Work request — Entries below include pictures. Output exactly the lines from the one with "Dirk Nowitzki: The" down to the one with "Diamonds, Gold, and War: The British,...", both ends included, and leave the pictures out.

Records for this task —
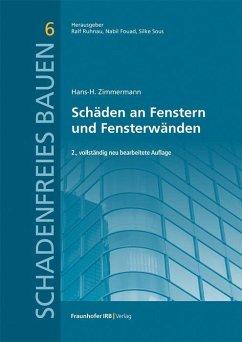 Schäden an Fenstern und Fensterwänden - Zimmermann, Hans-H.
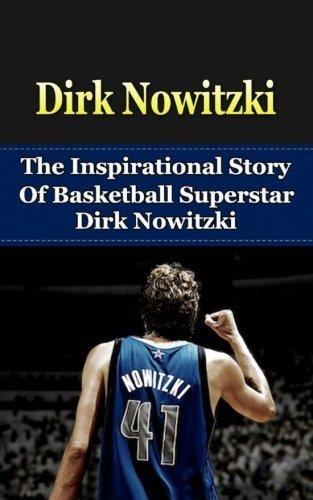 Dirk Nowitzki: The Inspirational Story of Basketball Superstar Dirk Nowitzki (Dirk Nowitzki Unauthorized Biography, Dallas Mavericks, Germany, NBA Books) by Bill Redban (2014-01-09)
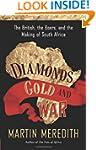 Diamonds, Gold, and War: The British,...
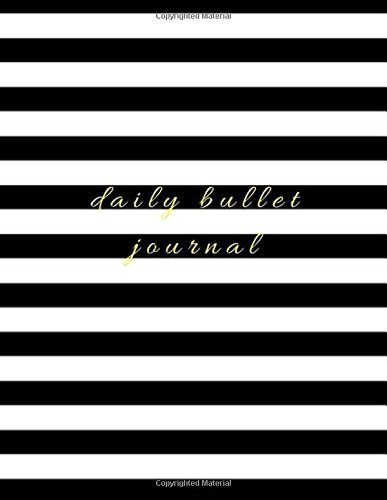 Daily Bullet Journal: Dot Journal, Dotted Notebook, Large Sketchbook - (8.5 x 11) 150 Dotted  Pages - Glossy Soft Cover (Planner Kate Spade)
==
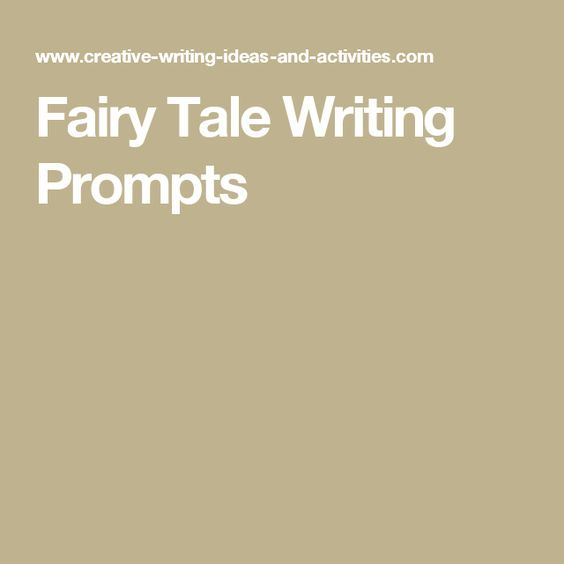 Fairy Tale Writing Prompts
==
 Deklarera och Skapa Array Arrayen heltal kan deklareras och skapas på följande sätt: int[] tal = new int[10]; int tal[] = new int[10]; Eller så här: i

Solved problem —
 Dirk Nowitzki: The Inspirational Story of Basketball Superstar Dirk Nowitzki (Dirk Nowitzki Unauthorized Biography, Dallas Mavericks, Germany, NBA Books) by Bill Redban (2014-01-09)
 Diamonds, Gold, and War: The British,...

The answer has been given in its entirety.